Cooperation between KARL MAYER and BRÜCKNER Textile Technologies: How to look good in four easy stages – warp knit, finish, separate and wear

Today’s fashions are stylish and comfortable, and change faster than they have ever done before. Manufacturers along the entire production chain react to these dynamics by constantly refining and revamping their production techniques, and cooperating closely with other companies is the best way of optimising the results.

Coordinated warp knitting and finishing technology creates in-line processes for seamless goods    Cooperation between KARL MAYER and BRÜCKNER Textile Technologies is one example of how highly efficient manufacturing stages can be cleverly linked up to each other. This cooperation led to the development of a technique for continuously finishing seamless, warp-knitted items. The seamless components are produced in a piece on an RDPJ machine and selvedges are also knitted-in at the same time. These extra strips of material are used for pinning the fabric in the stenter during subsequent heat-setting. This enables the tubular components to be finished in the open width. This processing sequence, which features seamless transfer between the processes, has been successfully tested by a finishing company. Details of the relevant procedures will now be presented. Step 1: Warp knitting The RDPJ and DJ machine series are perfect for producing seamless goods and items that require very little make-up. The two-bar raschel machines are uniquely flexible. They can be used to produce:

  • tubular shapes having variable diameters along their circumference for e.g. incorporating body contours and thus guaranteeing a perfect fit
  • functional zones in specific locations, having different stretch values and stitch widths, e.g. for producing shapewear or for working borders at the arms, legs or torso
  • seams that are worked directly into the garment
  • open-work, jacquard designs with clearly defined contours located next to plain areas
  • different patterns in the front and back of the component.

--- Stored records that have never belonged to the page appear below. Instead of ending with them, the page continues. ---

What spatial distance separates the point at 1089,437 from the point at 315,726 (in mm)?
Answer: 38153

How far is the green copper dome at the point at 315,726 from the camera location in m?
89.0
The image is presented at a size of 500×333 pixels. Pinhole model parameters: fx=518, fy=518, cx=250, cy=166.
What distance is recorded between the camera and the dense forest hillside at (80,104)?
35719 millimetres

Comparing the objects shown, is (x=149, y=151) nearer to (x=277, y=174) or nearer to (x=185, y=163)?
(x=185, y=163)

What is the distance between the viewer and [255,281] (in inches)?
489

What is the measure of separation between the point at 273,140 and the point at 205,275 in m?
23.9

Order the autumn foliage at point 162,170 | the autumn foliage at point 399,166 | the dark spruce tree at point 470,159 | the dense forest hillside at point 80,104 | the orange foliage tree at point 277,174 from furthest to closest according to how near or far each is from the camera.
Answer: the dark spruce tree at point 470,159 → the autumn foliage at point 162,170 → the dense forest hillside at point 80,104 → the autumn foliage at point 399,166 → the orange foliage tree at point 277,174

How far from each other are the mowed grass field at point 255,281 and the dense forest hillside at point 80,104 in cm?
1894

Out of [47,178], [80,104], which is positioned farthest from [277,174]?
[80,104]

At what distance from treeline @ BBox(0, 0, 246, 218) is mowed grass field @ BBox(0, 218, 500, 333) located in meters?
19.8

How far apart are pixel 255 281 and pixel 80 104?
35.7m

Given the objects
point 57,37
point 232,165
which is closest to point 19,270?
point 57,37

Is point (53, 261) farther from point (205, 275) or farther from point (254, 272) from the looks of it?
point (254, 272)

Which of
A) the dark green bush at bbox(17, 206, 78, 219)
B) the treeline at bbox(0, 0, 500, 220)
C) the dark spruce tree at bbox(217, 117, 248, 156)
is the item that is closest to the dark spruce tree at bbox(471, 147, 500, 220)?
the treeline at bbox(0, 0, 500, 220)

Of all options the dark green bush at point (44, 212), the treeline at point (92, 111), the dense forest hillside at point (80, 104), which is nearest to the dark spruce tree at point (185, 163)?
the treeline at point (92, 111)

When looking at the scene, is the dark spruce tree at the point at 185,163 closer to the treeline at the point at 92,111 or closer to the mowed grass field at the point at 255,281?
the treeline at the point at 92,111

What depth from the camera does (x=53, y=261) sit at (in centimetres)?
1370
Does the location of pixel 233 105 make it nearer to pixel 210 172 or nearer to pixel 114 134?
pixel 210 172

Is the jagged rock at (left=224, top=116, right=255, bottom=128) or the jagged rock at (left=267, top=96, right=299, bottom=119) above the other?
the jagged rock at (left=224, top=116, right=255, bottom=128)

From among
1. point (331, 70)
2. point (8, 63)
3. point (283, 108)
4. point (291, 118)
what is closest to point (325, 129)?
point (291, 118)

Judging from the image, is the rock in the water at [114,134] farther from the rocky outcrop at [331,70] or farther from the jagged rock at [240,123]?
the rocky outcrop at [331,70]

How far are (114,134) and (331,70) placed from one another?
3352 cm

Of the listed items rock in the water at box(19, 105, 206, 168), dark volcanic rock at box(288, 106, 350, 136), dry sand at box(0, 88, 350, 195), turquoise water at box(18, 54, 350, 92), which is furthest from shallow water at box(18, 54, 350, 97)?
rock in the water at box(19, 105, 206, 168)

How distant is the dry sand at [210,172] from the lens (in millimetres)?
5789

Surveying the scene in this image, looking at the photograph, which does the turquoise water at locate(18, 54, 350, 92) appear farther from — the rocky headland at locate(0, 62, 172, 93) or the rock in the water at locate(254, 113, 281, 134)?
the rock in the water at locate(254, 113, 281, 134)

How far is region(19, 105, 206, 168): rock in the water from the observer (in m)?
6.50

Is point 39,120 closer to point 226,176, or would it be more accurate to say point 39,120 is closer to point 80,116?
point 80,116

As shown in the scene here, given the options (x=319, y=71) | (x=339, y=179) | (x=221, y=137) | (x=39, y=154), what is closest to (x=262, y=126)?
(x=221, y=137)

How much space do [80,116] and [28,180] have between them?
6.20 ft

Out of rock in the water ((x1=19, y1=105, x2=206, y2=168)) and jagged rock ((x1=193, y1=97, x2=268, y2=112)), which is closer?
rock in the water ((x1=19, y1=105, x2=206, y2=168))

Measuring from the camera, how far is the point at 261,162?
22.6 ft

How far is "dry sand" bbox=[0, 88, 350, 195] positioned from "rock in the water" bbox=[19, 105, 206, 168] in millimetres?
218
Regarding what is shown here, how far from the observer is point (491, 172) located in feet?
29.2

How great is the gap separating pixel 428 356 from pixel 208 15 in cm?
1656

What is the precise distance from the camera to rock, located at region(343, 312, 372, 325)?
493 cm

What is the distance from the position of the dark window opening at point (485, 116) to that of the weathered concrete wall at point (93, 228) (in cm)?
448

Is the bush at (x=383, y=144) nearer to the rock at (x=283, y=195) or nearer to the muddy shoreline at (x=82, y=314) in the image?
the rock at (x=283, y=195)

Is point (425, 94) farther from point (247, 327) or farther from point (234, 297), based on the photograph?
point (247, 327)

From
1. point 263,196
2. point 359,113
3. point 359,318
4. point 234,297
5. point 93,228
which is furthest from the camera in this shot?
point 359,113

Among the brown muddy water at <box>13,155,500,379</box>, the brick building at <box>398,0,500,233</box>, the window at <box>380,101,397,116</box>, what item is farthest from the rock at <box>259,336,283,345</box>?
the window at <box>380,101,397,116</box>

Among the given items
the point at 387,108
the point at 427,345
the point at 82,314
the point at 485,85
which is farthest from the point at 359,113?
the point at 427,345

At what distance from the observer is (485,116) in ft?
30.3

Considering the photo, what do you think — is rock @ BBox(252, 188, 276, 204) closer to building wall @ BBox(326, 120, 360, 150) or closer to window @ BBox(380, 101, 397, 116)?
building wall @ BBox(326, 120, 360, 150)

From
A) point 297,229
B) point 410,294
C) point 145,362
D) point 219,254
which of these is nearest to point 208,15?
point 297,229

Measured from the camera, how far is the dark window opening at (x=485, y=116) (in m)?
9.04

The fabric parameters can be set and monitored accurately thanks to the machine’s special technical features, such as the Multispeed facility, and other innovative solutions, such as the patterning, yarn feed and fabric take-down systems. For the practical trial, the RDPJ 4/2, with a working width of 138" and a gauge of E 24, produced three long-sleeved shirts in a fabric panel. The sequence of articles was defined by two selvedges for subsequent mounting in the stenter. A core-spun yarn was processed in the jacquard bar and a standard yarn was processed in the ground guide bars. The fabric was made up of 81% PA 6.6 and 19% elastane. The yarns used to produce the long-sleeved shirts on the RDPJ:

GB2: PA6.6 dtex 40f34
PJB 3-1:PUE dtex44 + PA6.6 dtex 38f34
PJB 3-2:PUE dtex44 + PA6.6 dtex 38f34
PJB 4-1:PUE dtex44 + PA6.6 dtex 38f34
PJB 4-2:PUE dtex44 + PA6.6 dtex 38f34
GB5: PA6.6 dtex 40f34

 

  Step 2: Finishing When relaxing and heat-setting conventional seamless articles, the tubes and stockings are normally finished individually. In this case, each separate piece is pulled onto a special frame before heat-setting. These small units consist of a dryer, a steam chamber and a tunnel for hot-air heat-setting. Separate technical options are available for finishing straight-cut tubular items and stockings. However, tubular finishing is not ideal when processing elastane-containing knitted fabrics because of the size of the processing zones available, the achievable temperatures and the process reliability. 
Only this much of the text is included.